No, there are several cases where the approximation becomes unphysical and inaccurate. To name a few I'm aware of:

• excited molecule states, basis functions are typically optimized to describe ground states. Configuration Interaction (CI) methods are rather used here. HF covers ground states best.

• electron correlation, especially if correlation changes with internuclear separation. HF assumes independent electrons. There are Post-HF-Methods for taking this correlation into account based on ordinary HF, e.g. Møller-Plesset many-body perturbation theory

For not small to medium-sized molecules (>20 Atoms) less time-consuming semi-empirical or hybrid (HF+DFT) instead of pure HF methods are used.

Every van-der-Waals bonded molecule like H_2 is not covered by Hartree Fock Theory. Electron Correlation is not considered. So HF is just a good starting point for post HF methods like Møller-Plesset perturbation theory, coupled cluster etc.

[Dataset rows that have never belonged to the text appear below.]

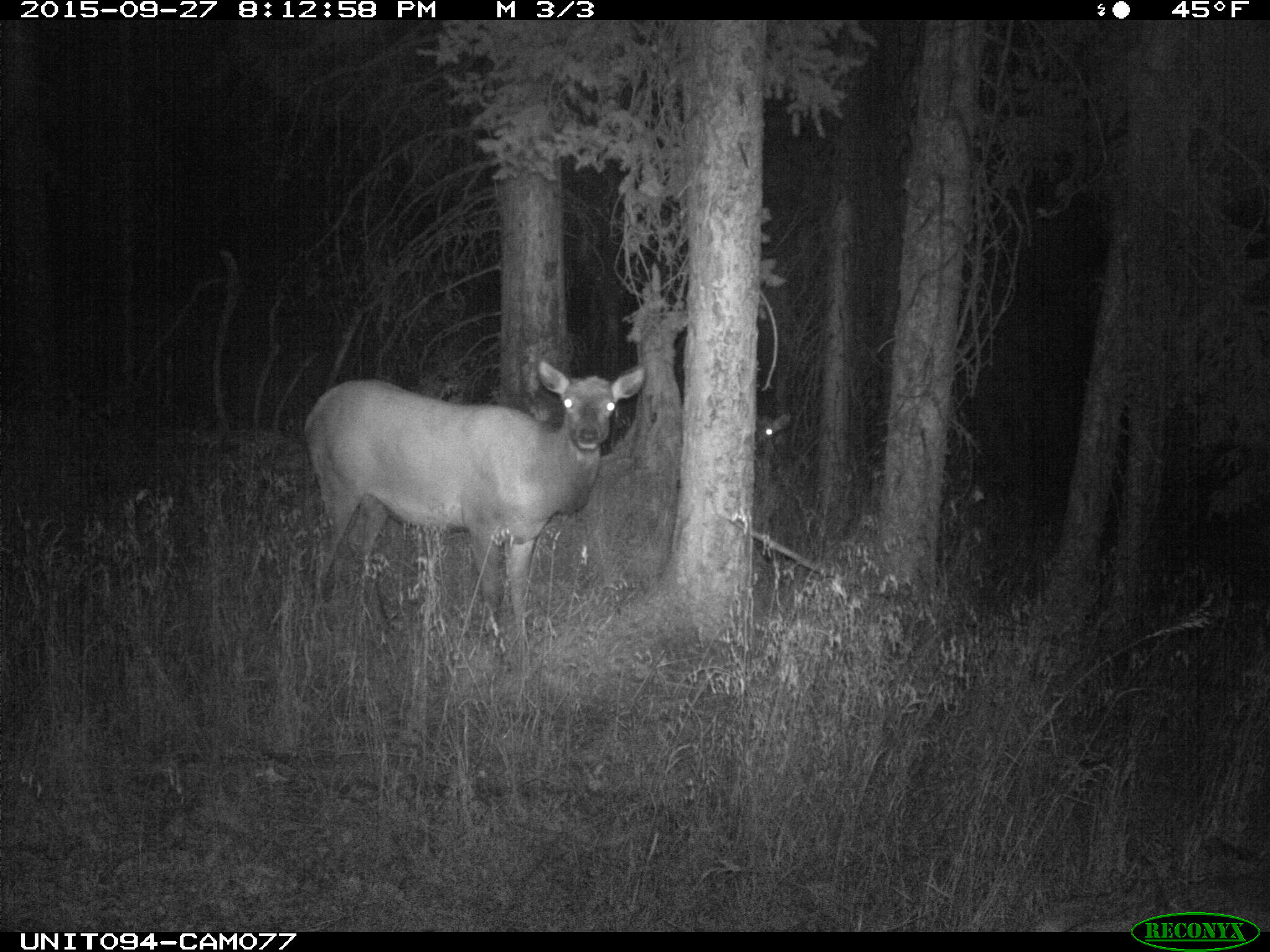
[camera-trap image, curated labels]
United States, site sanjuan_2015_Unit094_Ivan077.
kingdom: Animalia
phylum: Chordata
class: Mammalia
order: Artiodactyla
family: Cervidae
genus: Cervus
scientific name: Cervus elaphus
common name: red deer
Cervus elaphus (red deer).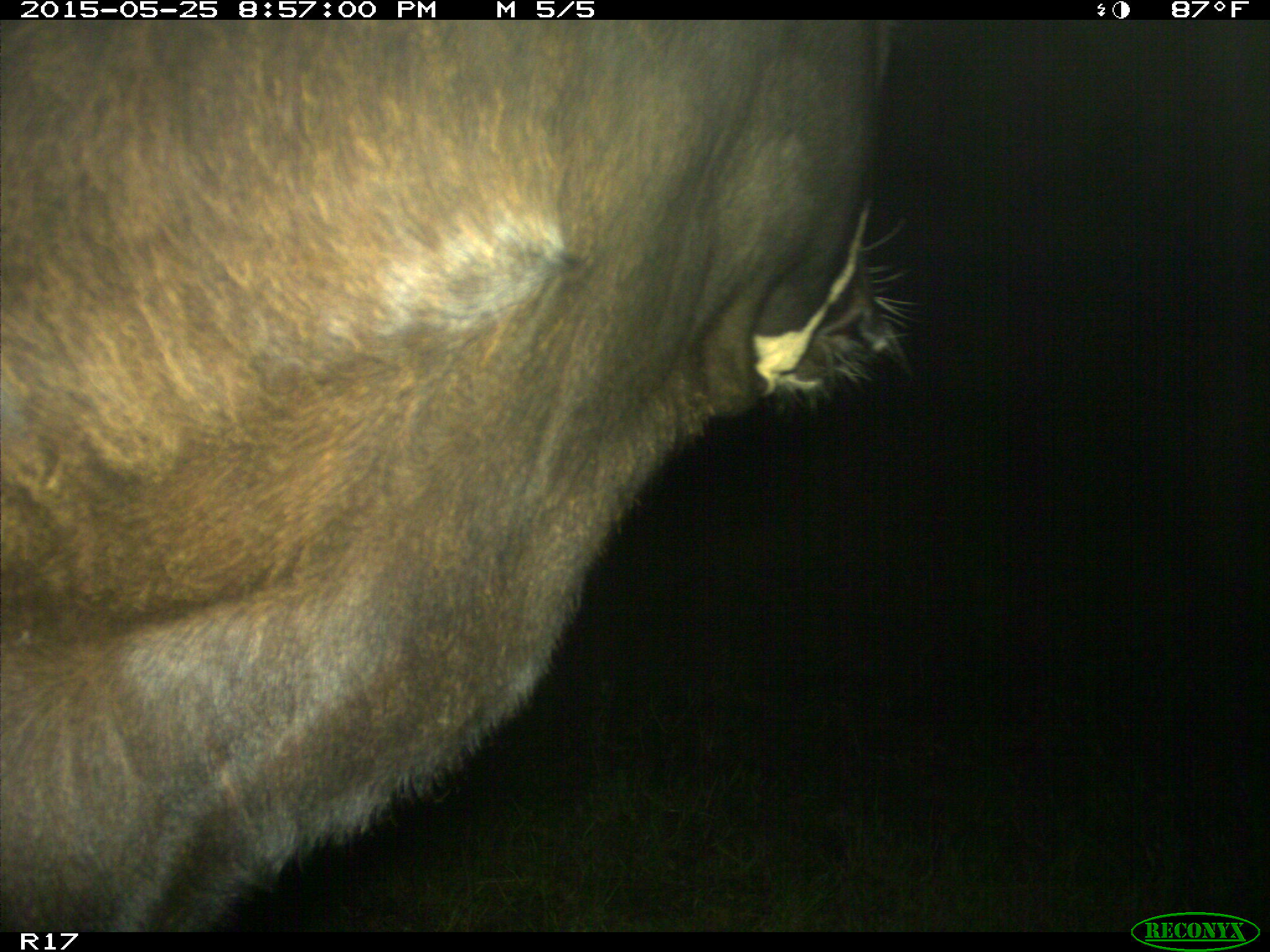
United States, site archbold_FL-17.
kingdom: Animalia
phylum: Chordata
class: Mammalia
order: Artiodactyla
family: Bovidae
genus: Bos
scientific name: Bos taurus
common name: domestic cow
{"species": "Bos taurus (domestic cow)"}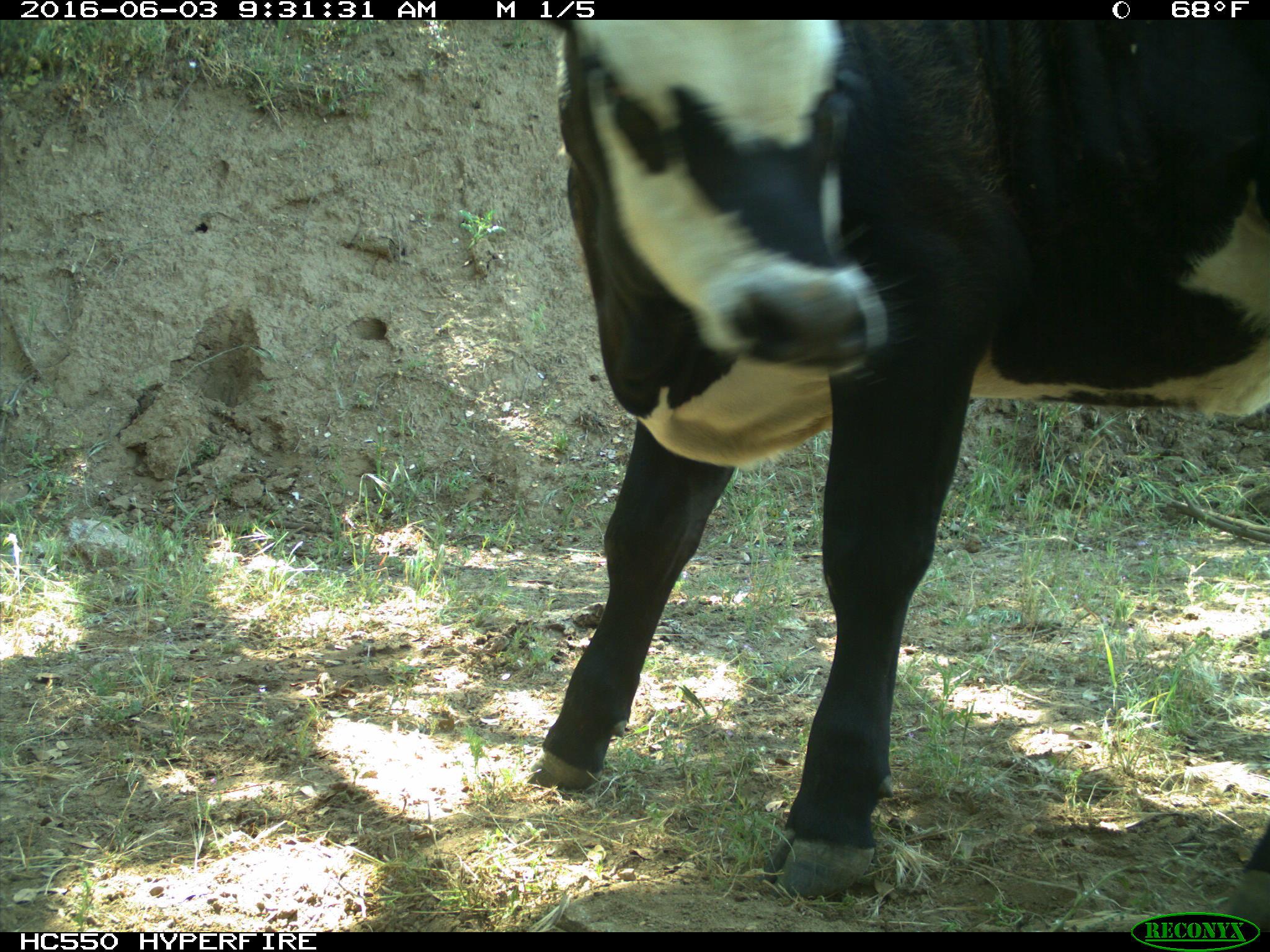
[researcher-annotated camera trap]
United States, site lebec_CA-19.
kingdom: Animalia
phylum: Chordata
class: Mammalia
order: Artiodactyla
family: Bovidae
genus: Bos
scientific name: Bos taurus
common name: domestic cow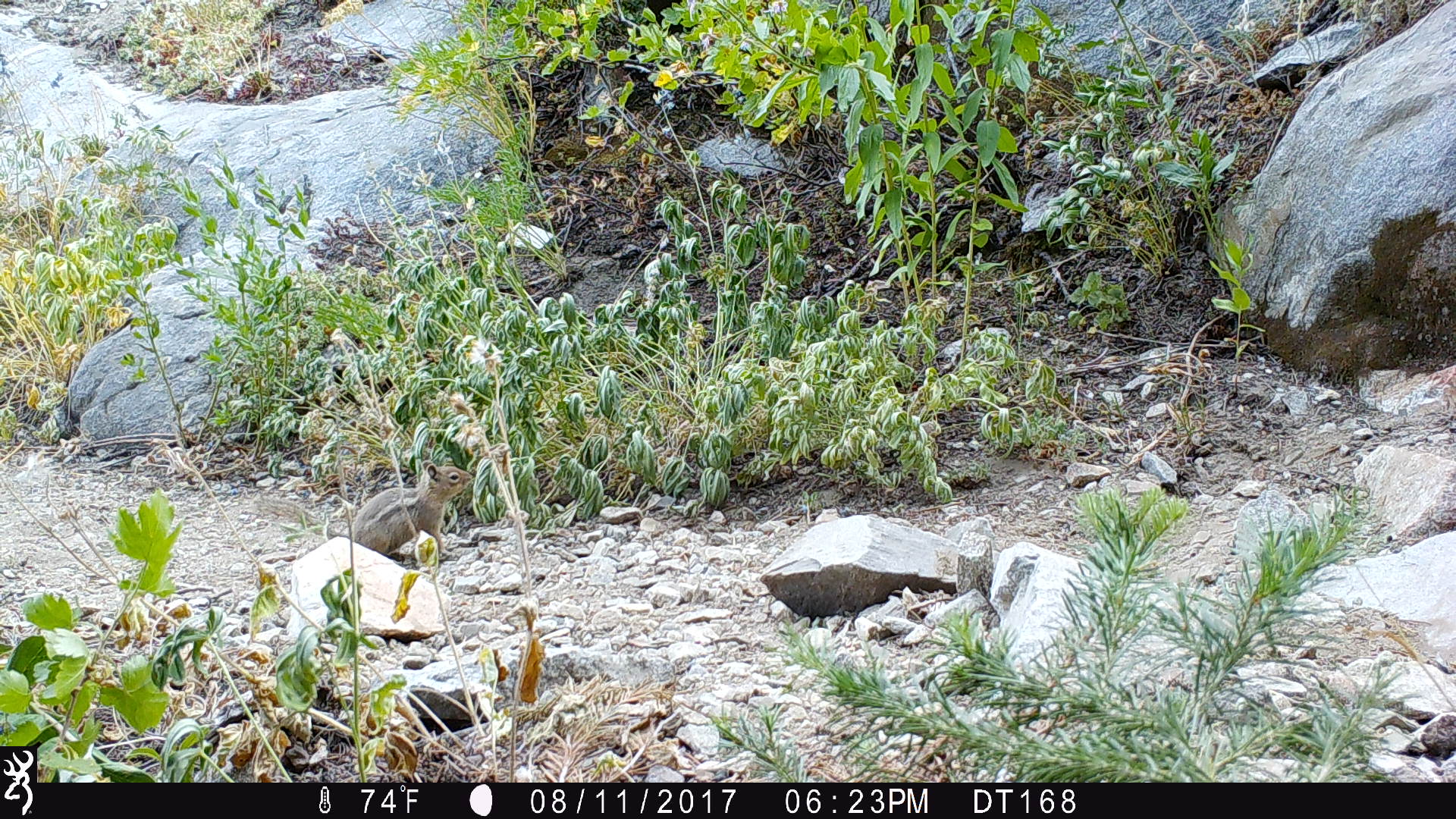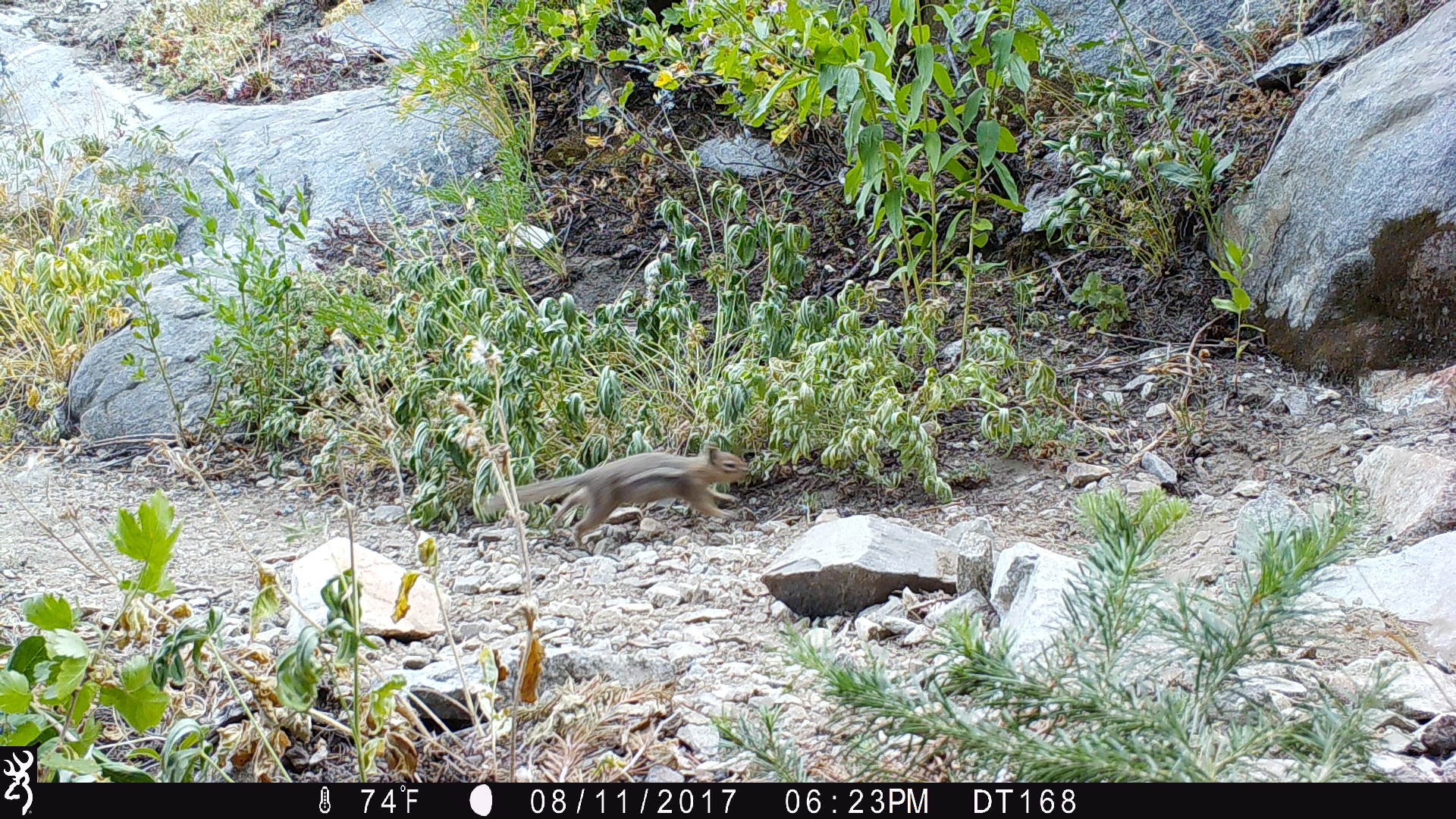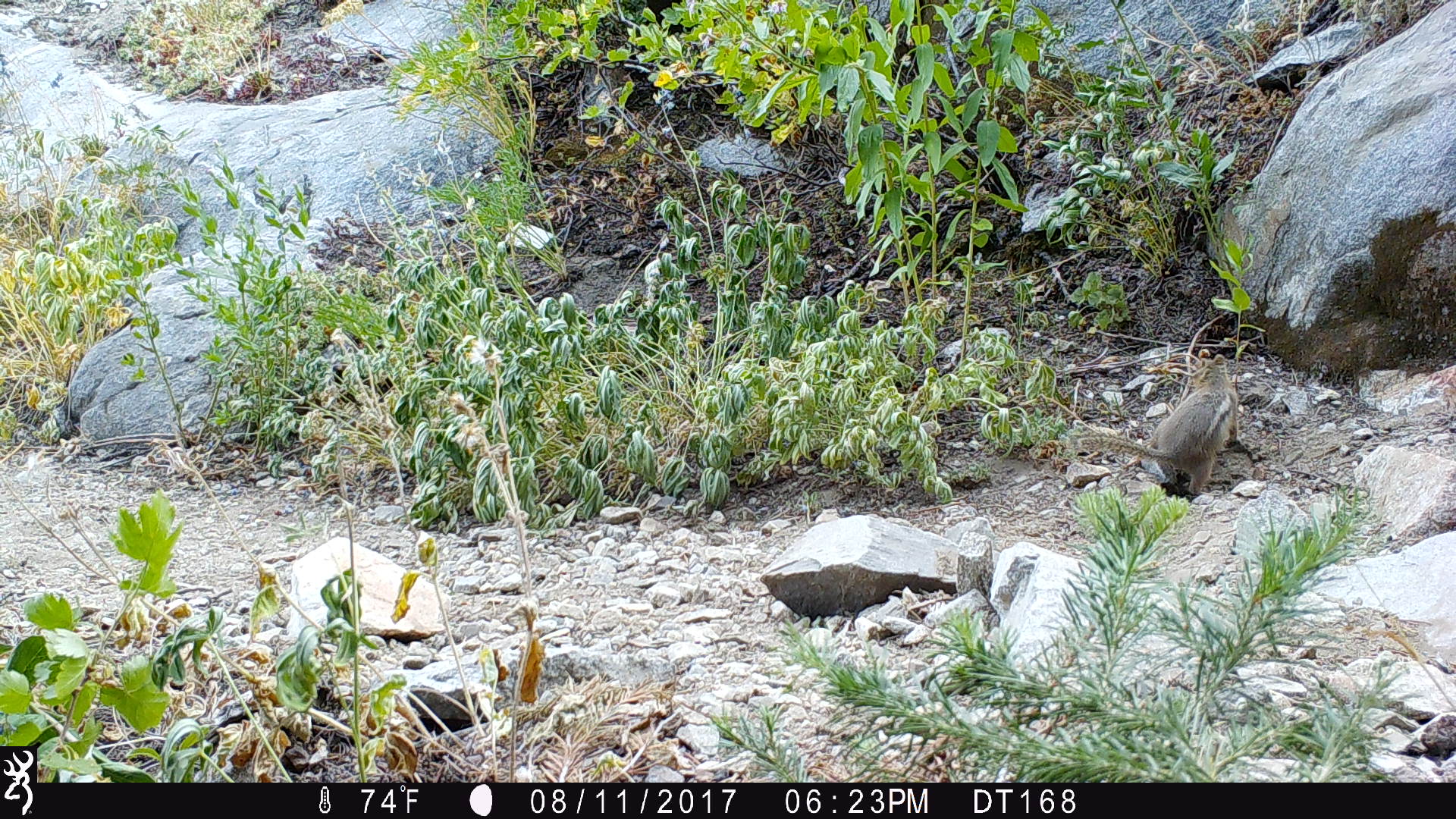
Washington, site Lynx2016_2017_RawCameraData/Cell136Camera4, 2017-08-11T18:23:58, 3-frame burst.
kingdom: Animalia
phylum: Chordata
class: Mammalia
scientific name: Mammalia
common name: small mammal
Small mammal (Mammalia). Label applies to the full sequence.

Statistically the best available method for the ground state in modern quantum chemistry programs is CCSDT, coupled cluster with single, doublet and triplet exitation.This methodes are time consuming and scale with $N^7$ to $N^8$ where $N$ is the number of gaussian basis functions (GTOs)

Explicit correlation (F12) methods are even better, but they scale horrible.

In HF the ground state has to be given by a single Slater determinat. So even the ground state may not be computeable with Hartree Fock theory.

You must have a good guess for the HF starting point. Test your program with e.g. ozone. It has a broken symmetry unrestricted HF singlet wavefunction. Most likely you converge to a higher state in HF.

Hartree Fock will be unreliable for multiconfigurational systems e.g. involving transition metals or when dispersion interactions are significant (as noted by Alex1167623).